- Active: 1918
- Country: Kingdom of Prussia, German Empire
- Branch: Luftstreitkräfte
- Type: Fighter squadron
- Engagements: World War I

= Jagdstaffel 61 =

Royal Prussian Jagdstaffel 61, commonly abbreviated to Jasta 61, was a "hunting group" (i.e., fighter squadron) of the Luftstreitkräfte, the air arm of the Imperial German Army during World War I. The squadron would score over 25 aerial victories during the war. The unit's victories came at the expense of four killed in action, three wounded in action, one injured in a flying accident, and one taken prisoner of war.

==History==
On 11 January 1918, Jasta 61 was founded. The new squadron became operational on 24 January 1918. It was assigned to 7 Armee on 10 March 1918. Jasta 61 drew first blood on 22 March. It then joined Jagdgruppe 11 circa 19 April 1918. As part of this fighter wing, it would fly support for 3 Armee, 7 Armee, and 9 Armee during these waning months of the war.
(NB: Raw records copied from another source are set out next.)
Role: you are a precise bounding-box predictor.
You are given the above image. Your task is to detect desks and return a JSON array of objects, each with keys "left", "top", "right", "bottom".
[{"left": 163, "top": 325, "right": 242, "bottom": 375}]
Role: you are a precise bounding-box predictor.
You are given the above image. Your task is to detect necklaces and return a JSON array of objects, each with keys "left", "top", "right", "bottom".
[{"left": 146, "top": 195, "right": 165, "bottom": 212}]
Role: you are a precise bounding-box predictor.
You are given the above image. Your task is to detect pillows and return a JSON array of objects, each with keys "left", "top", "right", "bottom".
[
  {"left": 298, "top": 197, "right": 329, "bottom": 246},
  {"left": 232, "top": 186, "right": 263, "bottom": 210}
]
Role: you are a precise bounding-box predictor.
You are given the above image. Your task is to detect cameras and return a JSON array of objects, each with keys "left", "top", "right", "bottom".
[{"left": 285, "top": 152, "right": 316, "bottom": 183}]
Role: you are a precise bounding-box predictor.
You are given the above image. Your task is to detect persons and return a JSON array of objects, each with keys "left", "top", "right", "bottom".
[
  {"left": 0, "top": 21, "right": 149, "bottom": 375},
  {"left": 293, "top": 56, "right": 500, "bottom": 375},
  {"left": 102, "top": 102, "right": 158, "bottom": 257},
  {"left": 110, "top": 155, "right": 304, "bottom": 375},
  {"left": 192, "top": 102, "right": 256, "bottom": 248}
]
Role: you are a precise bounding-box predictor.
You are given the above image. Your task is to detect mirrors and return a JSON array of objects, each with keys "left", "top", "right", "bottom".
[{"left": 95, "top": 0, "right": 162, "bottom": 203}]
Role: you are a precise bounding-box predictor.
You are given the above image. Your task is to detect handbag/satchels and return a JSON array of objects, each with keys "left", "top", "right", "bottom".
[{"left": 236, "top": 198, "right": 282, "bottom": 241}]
==Commanding officers (Staffelführer)==
- Maxmilian Edler von Daniels: ca 24 January 1918 – 7 June 1918
- Siegfried Büttner: 7 June 1918 – War's end

==Duty stations==
- Voyenne, France: ca 24 January 1918
- Vivaise, France: 10 March 1918 – 19 April 1918
- Ercheu, France: 19 April 1918

==Aircraft==
Although types of aircraft are unknown for the Jasta, its unit marked its planes' fuselage sides with a black and white star.